Princess Georgine Henriette Marie of Waldeck and Pyrmont (23 May 1857 - 30 April 1882) was the Crown Princess of Württemberg.

==Early life and ancestry==
Marie was born into the House of Waldeck-Pyrmont, as the third daughter of George Victor, Prince of Waldeck and Pyrmont and Princess Helena of Nassau, younger half-sister of Adolphe, Grand Duke of Luxembourg.

==Family==

Marie was born in Arolsen, then part of the German Principality of Waldeck and Pyrmont. Her younger brother, Friedrich, was the last reigning prince of Waldeck and Pyrmont.

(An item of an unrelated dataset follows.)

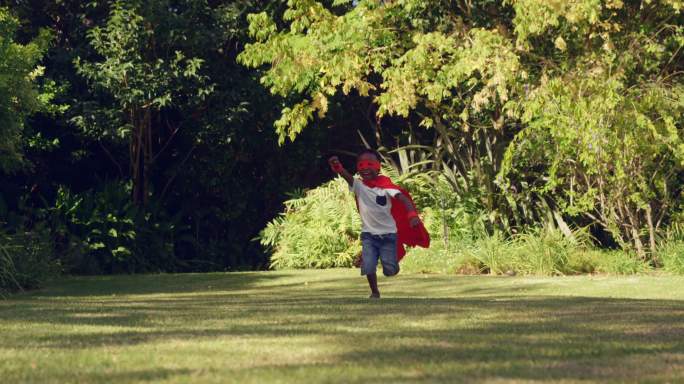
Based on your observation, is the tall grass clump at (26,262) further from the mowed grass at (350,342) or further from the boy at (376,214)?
the boy at (376,214)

Two of her younger sisters, Emma and Helena, married her third cousin once removed William III of the Netherlands and Prince Leopold, Duke of Albany (youngest son of Queen Victoria), respectively.

==Marriage==
At the age of 19, Marie married Crown Prince William of Württemberg (later William II of Württemberg) on 15 February 1877 in Arsolen. The couple had three children:
- Princess Pauline of Württemberg (19 December 1877 – 7 May 1965); married in 1898 William Frederick, Prince of Wied (1872–1945), and had issue.
- Prince Ulrich of Württemberg (28 July 1880 – 28 December 1880), died in infancy
- A stillborn daughter (24 April 1882)

==Death==

Marie died on 30 April 1882 in Stuttgart, after giving birth to her third child. William married again in 1886 to her second cousin, Charlotte of Schaumburg-Lippe.